Wer inseriert eigentlich in den FPÖ-Medien? Während der inzwischen gescheiterten Regierungsverhandlungen zwischen den Freiheitlichen und der ÖVP rückte Herbert Kickls Medienpolitik ins Zentrum der Aufmerksamkeit und mit ihr die Medienwelt, die sich die Blauen in den vergangenen Jahren professionell und systematisch aufgebaut haben. Zu ihr gehören die Neue Freie Zeitung (NFZ) und FPÖ-TV als FPÖ-eigene Medien. Zudem bestehen enge Verbindungen zwischen der FPÖ und den Online-Plattformen AUF1, unzensuriert, Info-DIREKT, freilich Magazin und Zur Zeit. Der Betrieb solcher Medien kostet Geld, was die Frage nach der Finanzierung aufwirft.
Eine campus a-Recherche zeigt: Inseratenkunden sind in den offiziellen blauen Medien NFZ und FPÖ TV rar. Werbekunden scheint das ideologische Umfeld zu heikel zu sein. Einen namhaften Kunden hat die NFZ allerdings. Als einzige bekannte Marke sind die Österreichischen Lotterien mit Werbung in der NFZ vertreten. Dies sowohl mit ihrer Hauptmarke als auch mit ihrer Online-Plattform Win2Day sowie dem gemeinnützigen Verein Österreichische Sporthilfe, deren Hauptsponsor die Österreichischen Lotterien sind.
Die FPÖ ist in der Vergangenheit mehrfach im Zusammenhang mit Glücksspiel aufgefallen. So kündigte im Jänner die Salzburger FPÖ-ÖVP Koalition an, das sogenannte “Kleine Glücksspiel” ab 2026 zu legalisieren. Sie will damit laut eigenen Angaben illegale Glücksspielangebote verdrängen und durch regulierte ersetzten.
2019 geriet die FPÖ mit der “Casinos-Affäre” in die Schlagzeilen. Damals flog auf, dass der FPÖ-Bezirksrat Peter Sidlo ohne ausreichende Qualifikation in den Vorstand der Casinos Austria gelangt war. Der Aufsichtsrat enthob Sidlo schließlich aufgrund von Vorwürfen der Postenkorruption seines Amtes. Im Gegenzug zur Bestellung Sidlos sollen FPÖ-Politiker den Glücksspielkonzern Novomatic politische Gefälligkeiten wie die Vergabe von Online-Gaming-Lizenzen und die Wiedereinführung des „Kleinen Glücksspiels“ in Wien in Aussicht gestellt haben.

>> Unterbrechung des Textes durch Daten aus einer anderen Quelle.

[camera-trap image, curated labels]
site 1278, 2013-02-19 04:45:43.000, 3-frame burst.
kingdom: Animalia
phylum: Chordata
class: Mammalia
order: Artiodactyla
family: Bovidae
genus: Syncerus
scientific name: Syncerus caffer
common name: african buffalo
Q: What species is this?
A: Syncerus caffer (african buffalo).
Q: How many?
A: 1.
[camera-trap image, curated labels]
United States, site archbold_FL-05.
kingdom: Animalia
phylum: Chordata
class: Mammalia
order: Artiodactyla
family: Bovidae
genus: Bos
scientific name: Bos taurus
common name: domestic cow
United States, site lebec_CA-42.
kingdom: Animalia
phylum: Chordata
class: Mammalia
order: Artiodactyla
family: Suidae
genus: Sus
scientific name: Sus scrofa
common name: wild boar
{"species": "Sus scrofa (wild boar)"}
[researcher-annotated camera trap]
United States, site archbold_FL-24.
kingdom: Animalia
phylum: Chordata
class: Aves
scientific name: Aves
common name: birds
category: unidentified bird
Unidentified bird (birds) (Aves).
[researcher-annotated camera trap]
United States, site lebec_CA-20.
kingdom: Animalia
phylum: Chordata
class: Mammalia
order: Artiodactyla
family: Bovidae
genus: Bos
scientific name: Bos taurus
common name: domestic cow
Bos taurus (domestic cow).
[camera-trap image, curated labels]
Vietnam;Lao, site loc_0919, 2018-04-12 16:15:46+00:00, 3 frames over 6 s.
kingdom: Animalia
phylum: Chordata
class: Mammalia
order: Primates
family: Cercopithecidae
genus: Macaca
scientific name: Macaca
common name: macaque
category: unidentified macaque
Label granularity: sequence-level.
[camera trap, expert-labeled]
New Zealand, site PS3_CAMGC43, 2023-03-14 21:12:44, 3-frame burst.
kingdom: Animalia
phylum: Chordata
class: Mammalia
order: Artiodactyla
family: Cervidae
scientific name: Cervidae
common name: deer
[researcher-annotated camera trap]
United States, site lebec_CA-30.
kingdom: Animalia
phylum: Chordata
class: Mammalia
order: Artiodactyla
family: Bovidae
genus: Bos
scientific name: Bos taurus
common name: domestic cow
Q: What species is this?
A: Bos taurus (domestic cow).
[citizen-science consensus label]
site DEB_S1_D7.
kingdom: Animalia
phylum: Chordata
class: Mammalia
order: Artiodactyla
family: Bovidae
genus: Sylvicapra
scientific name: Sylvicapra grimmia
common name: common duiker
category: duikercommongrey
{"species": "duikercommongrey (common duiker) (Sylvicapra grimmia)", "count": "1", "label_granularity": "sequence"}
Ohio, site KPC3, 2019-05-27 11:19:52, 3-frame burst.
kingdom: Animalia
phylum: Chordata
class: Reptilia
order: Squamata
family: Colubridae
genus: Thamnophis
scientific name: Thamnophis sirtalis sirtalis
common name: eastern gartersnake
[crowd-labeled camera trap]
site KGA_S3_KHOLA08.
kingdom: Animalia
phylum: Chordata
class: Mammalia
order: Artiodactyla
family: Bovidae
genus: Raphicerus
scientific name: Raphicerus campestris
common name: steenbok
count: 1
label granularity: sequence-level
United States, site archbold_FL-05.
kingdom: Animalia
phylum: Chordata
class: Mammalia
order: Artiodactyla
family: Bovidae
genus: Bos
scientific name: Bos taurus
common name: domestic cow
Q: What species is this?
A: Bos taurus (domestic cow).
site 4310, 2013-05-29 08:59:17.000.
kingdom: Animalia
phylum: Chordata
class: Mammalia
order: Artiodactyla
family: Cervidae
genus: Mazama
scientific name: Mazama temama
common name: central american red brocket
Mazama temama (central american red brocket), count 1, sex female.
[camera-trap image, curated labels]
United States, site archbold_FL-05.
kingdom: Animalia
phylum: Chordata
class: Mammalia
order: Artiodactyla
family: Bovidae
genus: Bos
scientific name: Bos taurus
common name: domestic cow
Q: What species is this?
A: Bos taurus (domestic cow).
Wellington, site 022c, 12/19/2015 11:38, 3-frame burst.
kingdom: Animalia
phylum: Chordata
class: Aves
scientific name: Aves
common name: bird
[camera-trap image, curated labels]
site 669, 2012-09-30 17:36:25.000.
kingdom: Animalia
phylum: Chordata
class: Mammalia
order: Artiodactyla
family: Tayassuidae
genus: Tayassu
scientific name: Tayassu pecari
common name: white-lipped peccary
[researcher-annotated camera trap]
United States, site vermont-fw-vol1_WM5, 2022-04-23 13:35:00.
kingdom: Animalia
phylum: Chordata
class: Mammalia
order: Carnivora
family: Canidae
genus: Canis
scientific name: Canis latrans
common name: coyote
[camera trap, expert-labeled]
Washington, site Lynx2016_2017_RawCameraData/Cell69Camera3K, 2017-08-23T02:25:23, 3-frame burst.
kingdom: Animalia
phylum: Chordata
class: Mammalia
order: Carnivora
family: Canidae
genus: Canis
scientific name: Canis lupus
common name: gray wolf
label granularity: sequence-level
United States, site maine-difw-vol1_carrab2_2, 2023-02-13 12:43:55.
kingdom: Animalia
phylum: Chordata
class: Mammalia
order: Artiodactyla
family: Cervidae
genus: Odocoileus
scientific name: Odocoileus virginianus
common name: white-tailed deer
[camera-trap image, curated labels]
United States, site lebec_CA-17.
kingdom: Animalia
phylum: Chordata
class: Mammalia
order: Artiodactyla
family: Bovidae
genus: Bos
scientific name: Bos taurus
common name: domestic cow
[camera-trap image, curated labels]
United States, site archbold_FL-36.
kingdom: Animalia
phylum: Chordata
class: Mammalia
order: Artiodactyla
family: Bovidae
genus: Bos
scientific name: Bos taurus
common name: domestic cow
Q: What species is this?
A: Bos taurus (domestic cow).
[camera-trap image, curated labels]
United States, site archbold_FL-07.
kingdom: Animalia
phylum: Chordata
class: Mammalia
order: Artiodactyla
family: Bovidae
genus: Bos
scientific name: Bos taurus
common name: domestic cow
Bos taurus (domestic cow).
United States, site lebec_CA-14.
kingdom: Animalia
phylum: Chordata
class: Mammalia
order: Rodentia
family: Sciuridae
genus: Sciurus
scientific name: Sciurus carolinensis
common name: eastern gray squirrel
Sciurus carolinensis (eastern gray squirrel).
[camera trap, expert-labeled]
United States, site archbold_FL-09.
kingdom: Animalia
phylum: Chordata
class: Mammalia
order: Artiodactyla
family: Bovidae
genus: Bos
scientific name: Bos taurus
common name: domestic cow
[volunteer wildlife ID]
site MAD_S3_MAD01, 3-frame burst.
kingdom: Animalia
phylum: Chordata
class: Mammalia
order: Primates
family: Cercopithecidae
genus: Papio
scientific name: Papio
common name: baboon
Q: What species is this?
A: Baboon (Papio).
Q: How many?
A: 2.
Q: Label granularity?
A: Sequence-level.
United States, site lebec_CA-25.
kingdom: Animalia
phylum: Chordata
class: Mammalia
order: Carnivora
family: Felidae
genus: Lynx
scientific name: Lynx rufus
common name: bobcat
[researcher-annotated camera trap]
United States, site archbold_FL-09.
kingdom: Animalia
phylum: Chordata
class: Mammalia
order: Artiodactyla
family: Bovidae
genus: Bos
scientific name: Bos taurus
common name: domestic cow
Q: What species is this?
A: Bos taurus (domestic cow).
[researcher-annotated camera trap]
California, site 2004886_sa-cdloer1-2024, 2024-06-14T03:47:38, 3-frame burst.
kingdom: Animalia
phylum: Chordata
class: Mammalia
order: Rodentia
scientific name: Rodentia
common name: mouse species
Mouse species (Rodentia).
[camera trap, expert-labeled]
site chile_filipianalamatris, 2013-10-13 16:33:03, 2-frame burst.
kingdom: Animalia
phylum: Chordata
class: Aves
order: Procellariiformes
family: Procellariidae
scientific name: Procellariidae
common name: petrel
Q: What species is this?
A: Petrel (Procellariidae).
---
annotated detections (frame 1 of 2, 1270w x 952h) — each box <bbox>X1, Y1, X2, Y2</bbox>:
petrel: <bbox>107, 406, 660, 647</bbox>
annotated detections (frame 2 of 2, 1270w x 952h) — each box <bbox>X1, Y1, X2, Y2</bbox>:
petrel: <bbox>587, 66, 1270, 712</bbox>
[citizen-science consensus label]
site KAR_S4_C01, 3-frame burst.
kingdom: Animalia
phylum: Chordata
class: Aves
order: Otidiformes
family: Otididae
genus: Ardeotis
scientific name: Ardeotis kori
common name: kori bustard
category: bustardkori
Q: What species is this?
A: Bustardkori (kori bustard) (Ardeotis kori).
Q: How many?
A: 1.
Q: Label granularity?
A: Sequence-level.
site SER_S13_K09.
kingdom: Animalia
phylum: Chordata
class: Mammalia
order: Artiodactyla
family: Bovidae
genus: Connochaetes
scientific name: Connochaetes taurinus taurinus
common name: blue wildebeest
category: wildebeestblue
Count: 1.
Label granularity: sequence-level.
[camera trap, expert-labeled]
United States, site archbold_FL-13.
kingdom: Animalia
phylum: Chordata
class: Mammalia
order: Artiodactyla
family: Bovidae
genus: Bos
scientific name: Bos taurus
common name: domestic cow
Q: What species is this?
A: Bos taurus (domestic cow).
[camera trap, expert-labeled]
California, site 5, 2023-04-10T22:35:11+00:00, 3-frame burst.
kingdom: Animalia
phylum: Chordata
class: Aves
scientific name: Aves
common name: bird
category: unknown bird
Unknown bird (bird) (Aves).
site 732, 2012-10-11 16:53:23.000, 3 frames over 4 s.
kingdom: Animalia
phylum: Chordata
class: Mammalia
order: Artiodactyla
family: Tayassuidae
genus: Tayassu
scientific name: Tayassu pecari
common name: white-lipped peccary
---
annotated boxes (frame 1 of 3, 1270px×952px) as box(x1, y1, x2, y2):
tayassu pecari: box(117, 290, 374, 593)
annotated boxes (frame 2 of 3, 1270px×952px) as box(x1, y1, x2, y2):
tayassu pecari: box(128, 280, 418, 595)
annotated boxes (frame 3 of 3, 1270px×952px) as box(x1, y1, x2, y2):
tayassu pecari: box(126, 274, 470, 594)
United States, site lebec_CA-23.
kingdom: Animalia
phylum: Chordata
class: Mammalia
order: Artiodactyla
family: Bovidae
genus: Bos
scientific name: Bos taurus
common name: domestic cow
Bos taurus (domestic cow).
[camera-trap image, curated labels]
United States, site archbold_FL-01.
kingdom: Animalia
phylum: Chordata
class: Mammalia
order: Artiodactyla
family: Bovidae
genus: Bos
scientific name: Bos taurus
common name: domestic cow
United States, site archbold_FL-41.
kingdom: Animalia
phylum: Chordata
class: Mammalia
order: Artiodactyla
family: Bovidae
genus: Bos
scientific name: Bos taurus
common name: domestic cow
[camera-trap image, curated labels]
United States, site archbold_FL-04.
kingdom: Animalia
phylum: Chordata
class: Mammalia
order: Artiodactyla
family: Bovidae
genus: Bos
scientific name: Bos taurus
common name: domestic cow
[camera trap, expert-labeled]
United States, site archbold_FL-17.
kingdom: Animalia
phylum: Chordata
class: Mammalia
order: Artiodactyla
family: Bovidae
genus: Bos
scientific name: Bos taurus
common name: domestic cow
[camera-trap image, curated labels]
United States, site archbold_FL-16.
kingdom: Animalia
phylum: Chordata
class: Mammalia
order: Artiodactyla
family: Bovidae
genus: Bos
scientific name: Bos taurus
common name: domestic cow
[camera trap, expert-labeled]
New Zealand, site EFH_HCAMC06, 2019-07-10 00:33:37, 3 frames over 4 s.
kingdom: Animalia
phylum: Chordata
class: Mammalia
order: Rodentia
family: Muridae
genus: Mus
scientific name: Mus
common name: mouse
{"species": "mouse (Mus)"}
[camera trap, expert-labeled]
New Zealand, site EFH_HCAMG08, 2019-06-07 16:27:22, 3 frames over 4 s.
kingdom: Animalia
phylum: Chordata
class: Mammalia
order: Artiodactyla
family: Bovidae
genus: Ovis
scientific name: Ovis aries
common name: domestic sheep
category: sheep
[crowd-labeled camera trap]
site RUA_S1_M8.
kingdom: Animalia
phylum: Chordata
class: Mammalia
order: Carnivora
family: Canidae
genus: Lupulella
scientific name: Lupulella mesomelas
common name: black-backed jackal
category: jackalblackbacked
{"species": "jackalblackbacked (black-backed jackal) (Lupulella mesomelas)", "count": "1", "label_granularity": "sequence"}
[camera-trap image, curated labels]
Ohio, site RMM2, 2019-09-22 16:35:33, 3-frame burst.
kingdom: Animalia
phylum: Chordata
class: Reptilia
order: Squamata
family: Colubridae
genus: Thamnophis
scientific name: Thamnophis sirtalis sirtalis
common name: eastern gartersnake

Novomatic hält Anteile an der Lotto-Toto Holding GmbH., die ihrerseits an den Österreichischen Lotterien beteiligt ist. Der Glücksspielekonzern war auch Thema im Rahmen des Ibiza-Videos. „Novomatic zahlt alle“, sagte darin Heinz-Christian Strache. Der damailige FPÖ-Chef suggerierte damit, dass Novomatic politische Parteien finanziell unterstütze. Der Konzern dementierte solche Zahlungen und Strache selbst relativierte später seine Aussage als „b‘soffene G‘schicht“.
Wie kam es nun dazu, dass die Österreichischen Lotterien als einziges namhaftes österreichisches Unternehmen in der FPÖ-eigenen NFZ werben? Eine Anfrage von campus a ergibt: Das Unternehmen will davon nichts gewusst haben. In der schriftlichen Stellungnahme heißt es wörtlich:
“Es gibt keine direkten Schaltungen oder Medienkooperation der Österreichischen Lotterien mit der Neuen Freien Zeitung. Die Österreichischen Lotterien haben eine Kooperation mit dem Verband Österreichischer Zeitungen (VÖZ). Und über diese Kooperation werden unsere Inhalte in den Mitgliedsunternehmen des VÖZ ausgespielt. Die Österreichischen Lotterien haben keine Kontrolle oder Mitsprache über die Verteilung zwischen den VÖZ-Unternehmen. Nach exakt demselben Mechanismus gelangen unsere Sujets auch in andere Medien. Hoffe, das Missverständnis damit aufgeklärt zu haben.”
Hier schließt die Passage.